« Populaire » ou pourquoi j’aurais aimé vivre dans les années 1950

Jolie, têtue, douée: Déborah  François est la sorcière bien-aimée de Romain Duris. (Crédit: Mars Distribution)

Jolie, têtue, douée: Déborah François est la sorcière bien-aimée de Romain Duris. (Crédit: Mars Distribution)

Une histoire d’amour, les fifties choisies pour cadre, Romain Duris. Ces promesses ont suffi à me convaincre d’aller voire Populaire, le premier long métrage de Régis Roinsard. Le film raconte l’histoire de Rose Pamphyle, une jeune Normande, fille de commerçant, promise au fils du garagiste du village. La jolie blonde, pleine d’idéaux, ne souhaite pas la vie que son père lui impose. Elle décide de travailler comme secrétaire pour le cabinet d’assurances de Louis Echard, la trentaine, ancien sportif macho (on est en 1958), ancien soldat névrosé. Elle n’est pas douée pour les tâches administratives mais son nouvel emploi révèle un don: elle est capable de taper à la machine à écrire à toute vitesse. Louis décide de la prendre sous son aile et de l’inscrire au concours national de dactylographie.

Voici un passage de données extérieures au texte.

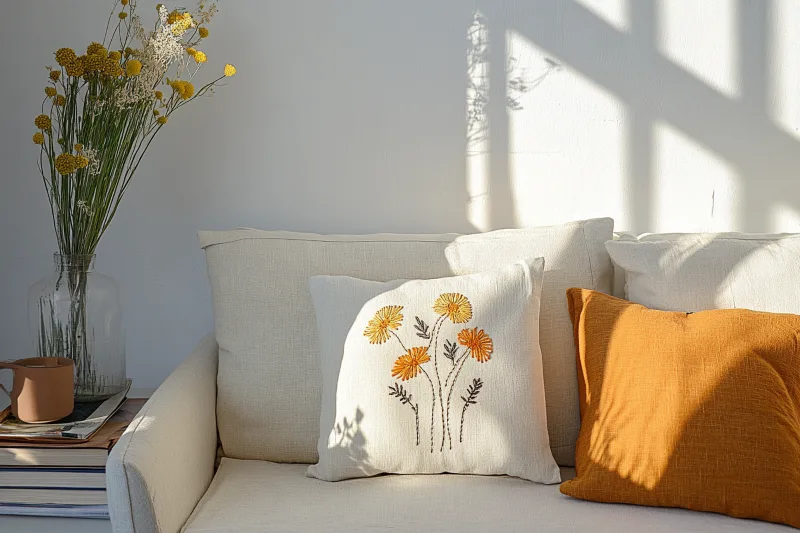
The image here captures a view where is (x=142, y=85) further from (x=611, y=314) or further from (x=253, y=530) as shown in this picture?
(x=611, y=314)

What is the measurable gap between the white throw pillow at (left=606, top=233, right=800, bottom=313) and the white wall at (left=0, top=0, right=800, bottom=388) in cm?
31

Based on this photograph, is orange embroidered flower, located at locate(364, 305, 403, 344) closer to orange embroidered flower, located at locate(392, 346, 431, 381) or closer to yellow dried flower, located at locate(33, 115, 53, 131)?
orange embroidered flower, located at locate(392, 346, 431, 381)

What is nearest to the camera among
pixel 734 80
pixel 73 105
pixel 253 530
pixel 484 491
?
pixel 253 530

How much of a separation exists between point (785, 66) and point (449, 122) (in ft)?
2.77

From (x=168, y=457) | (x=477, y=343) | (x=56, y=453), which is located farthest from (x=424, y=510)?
(x=56, y=453)

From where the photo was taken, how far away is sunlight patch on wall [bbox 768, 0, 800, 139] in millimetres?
1979

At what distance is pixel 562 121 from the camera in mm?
2016

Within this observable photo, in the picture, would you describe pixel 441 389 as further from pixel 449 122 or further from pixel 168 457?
pixel 449 122

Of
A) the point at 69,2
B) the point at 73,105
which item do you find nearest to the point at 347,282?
the point at 73,105

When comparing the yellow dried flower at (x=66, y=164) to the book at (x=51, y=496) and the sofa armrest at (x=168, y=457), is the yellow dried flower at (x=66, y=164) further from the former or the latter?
the book at (x=51, y=496)

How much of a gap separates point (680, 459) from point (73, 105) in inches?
56.6

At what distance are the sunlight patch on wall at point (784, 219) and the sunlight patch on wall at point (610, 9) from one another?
607mm

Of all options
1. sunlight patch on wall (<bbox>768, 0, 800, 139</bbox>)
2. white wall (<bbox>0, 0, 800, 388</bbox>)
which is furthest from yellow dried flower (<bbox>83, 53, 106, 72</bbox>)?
sunlight patch on wall (<bbox>768, 0, 800, 139</bbox>)

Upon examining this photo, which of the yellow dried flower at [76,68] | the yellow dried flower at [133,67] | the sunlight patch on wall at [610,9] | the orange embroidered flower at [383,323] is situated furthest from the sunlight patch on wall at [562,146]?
the yellow dried flower at [76,68]
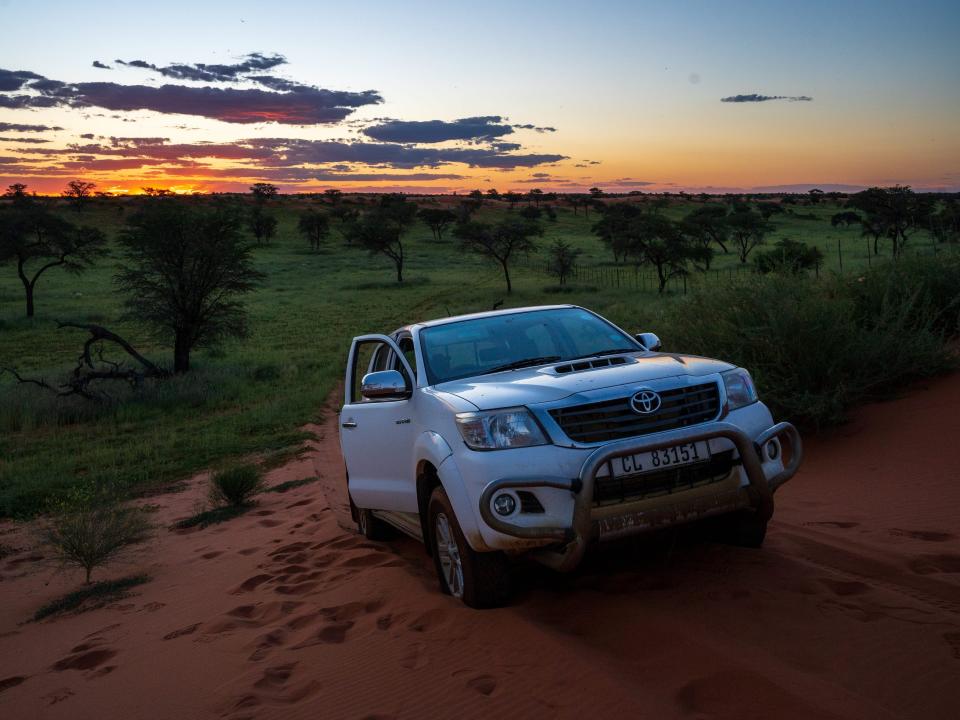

Quand on me pose la question « A quelle époque aurais-tu aimé vivre? », j’hésite toujours à donner ma réponse: Les années folles? L’après-guerre? Populaire fait peser la balance. Les années 1950 ne sont certes pas favorables à la condition féminine. Un domaine subsiste cependant où les femmes dépassent à mes yeux les hommes et où leur assurance peut être assumée sans gêne: celui de la mode. L’élégance de Rose, interprétée par Déborah François, m’a beaucoup plue. Sa garde-robe à la Mad Men évolue au fur et à mesure du film. A travers cette dernière, la maladresse de l’héroïne laisse place à la confiance en soi et à la séduction. Les cols ronds enfantins dévoilent peu à peu sa poitrine. Les couleurs de ses robes et de ses jupes -toujours en-dessous du genou- s’adaptent aux saisons. Ses épaules sont la plupart du temps découvertes, peut-être pour lui donner plus d’agilité lorsqu’elle tape à la machine. Une scène m’a marquée: une apparition marilynesque: Rose sort de la salle de bain, le corps moulé dans une robe rouge au décolleté plongeant; le visage hypnotisant, tour à tour bleu et rouge, éclairé par le panneau clignotant de l’hôtel dans lequel le duo amoureux se trouve. Rose fixe Louis d’un regard profond et sensuel. Louis est troublé par sa beauté. La suite, vous la devinez.

Il y a un peu d’Audrey Hepburn dans cette Rose Pamphyle, mon icône favorie de cette époque (j’aurais sûrement l’occasion de vous en reparler). Ses yeux de biche, ses mimiques, sa coiffure (une queue de cheval relevée et une frange peignée sur le côté). Le charme des années 1950 se retrouve aussi dans le décor: le papier peint, le design des chaises et des tables… Le voyage dans le temps est rendu possible grâce à l’atmosphère qui se dégage du film, teinté de références aux classiques hollywoodiens. Pour un peu, je prendrais mon Mac et tenterais ma chance au concours de dactylographie, toujours existant.

Populaire est une comédie romantique légère dans laquelle on rit des répliques sexistes façon OSS 117, on s’amuse du kitsch omniprésent (la publicité pour la machine à écrire Rose, les chansons décalées…), on adore détester Nicolas Bedos, bien choisi pour incarner l’enfoiré coureur de jupons. C’est une romance fifties dans laquelle -surtout- on s’attache aux personnages principaux.